TAREFA A REALIZAR - Segundo o excerto sobre Bernardo Santareno, que tema aborda a peça O Pecado de João Agonia?

EXCERTO PARA LER -
Mostra Documental | Bernardo Santareno



 


 









Bernardo Santareno, um dos maiores dramaturgos de língua portuguesa, morreu no dia 29 de agosto de 1980. 

Para assinara o centenário do seu nascimento, a Direção Geral do Livro, dos Arquivos e das Bibliotecas (DGLAB preparou uma mostra documental, que AQUI partilhamos.


📌 O Pecado de João Agonia é uma peça fundamental da dramaturgia de Santareno.
Aborda o tema da homossexualidade e a repressão exercida sobre os homossexuais no Portugal dos anos sessenta do século passado.

Disponível na Biblioteca na Camilo.

DADOS -
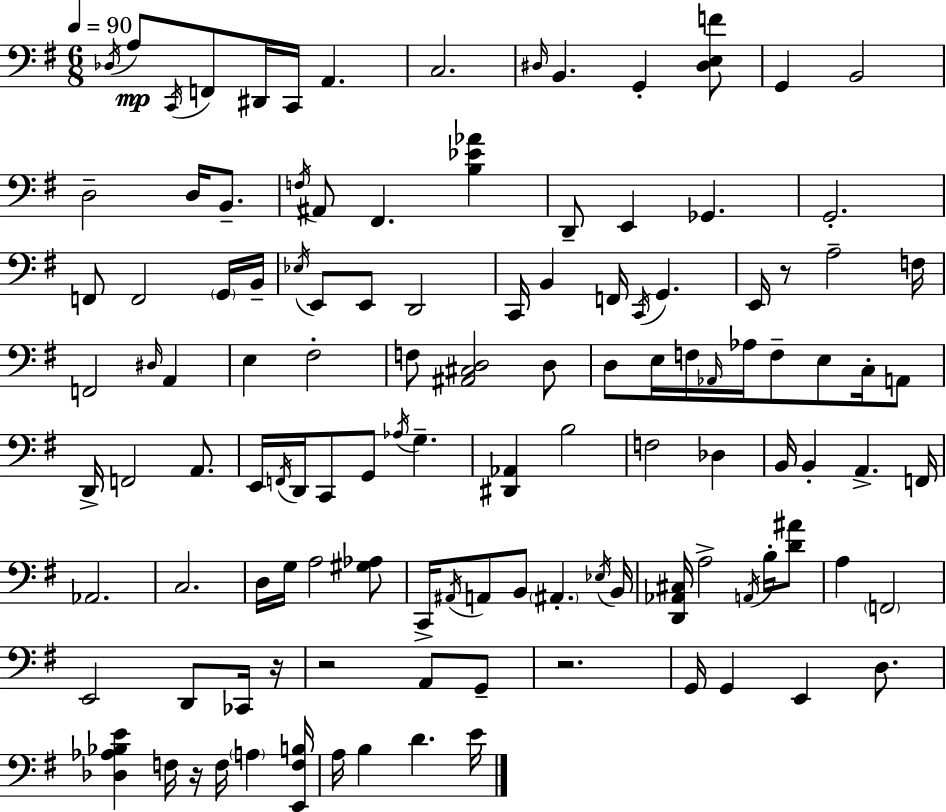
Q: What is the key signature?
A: G major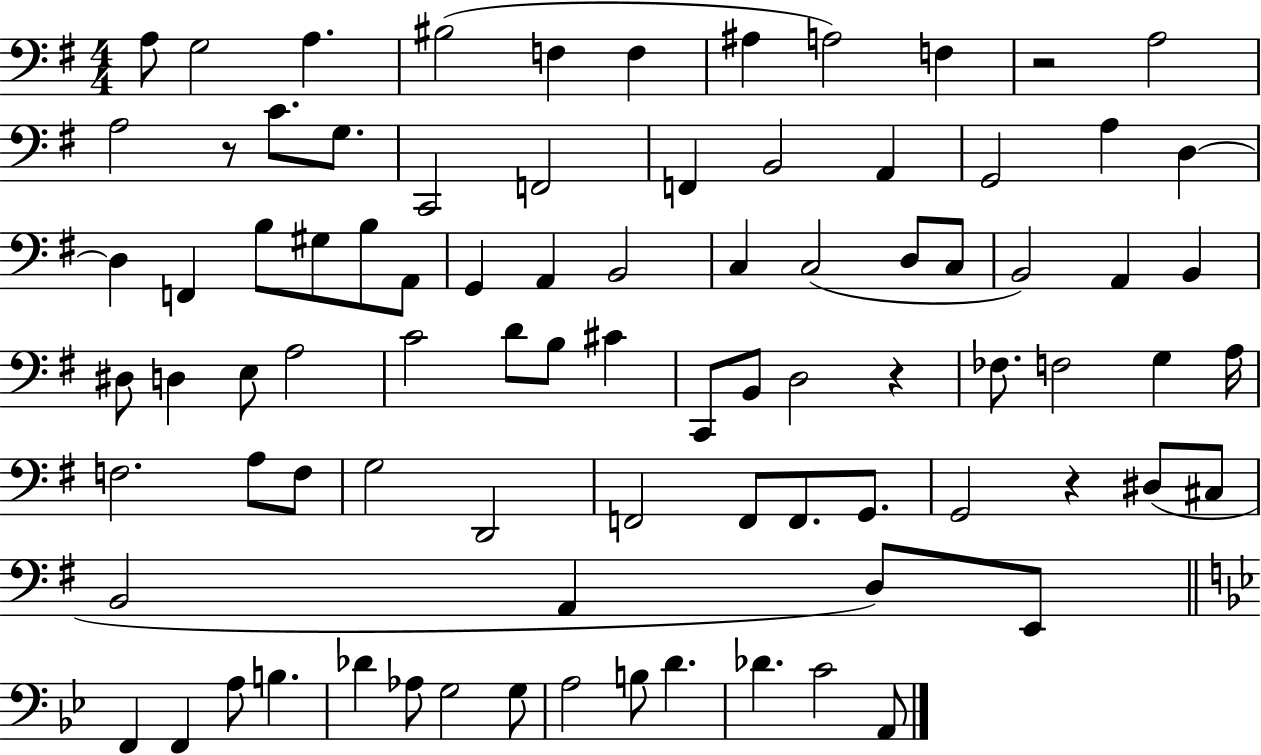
A3/e G3/h A3/q. BIS3/h F3/q F3/q A#3/q A3/h F3/q R/h A3/h A3/h R/e C4/e. G3/e. C2/h F2/h F2/q B2/h A2/q G2/h A3/q D3/q D3/q F2/q B3/e G#3/e B3/e A2/e G2/q A2/q B2/h C3/q C3/h D3/e C3/e B2/h A2/q B2/q D#3/e D3/q E3/e A3/h C4/h D4/e B3/e C#4/q C2/e B2/e D3/h R/q FES3/e. F3/h G3/q A3/s F3/h. A3/e F3/e G3/h D2/h F2/h F2/e F2/e. G2/e. G2/h R/q D#3/e C#3/e B2/h A2/q D3/e E2/e F2/q F2/q A3/e B3/q. Db4/q Ab3/e G3/h G3/e A3/h B3/e D4/q. Db4/q. C4/h A2/e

RESPOSTA COMPLETA - Aborda o tema da homossexualidade e a repressão exercida sobre os homossexuais no Portugal dos anos sessenta do século passado.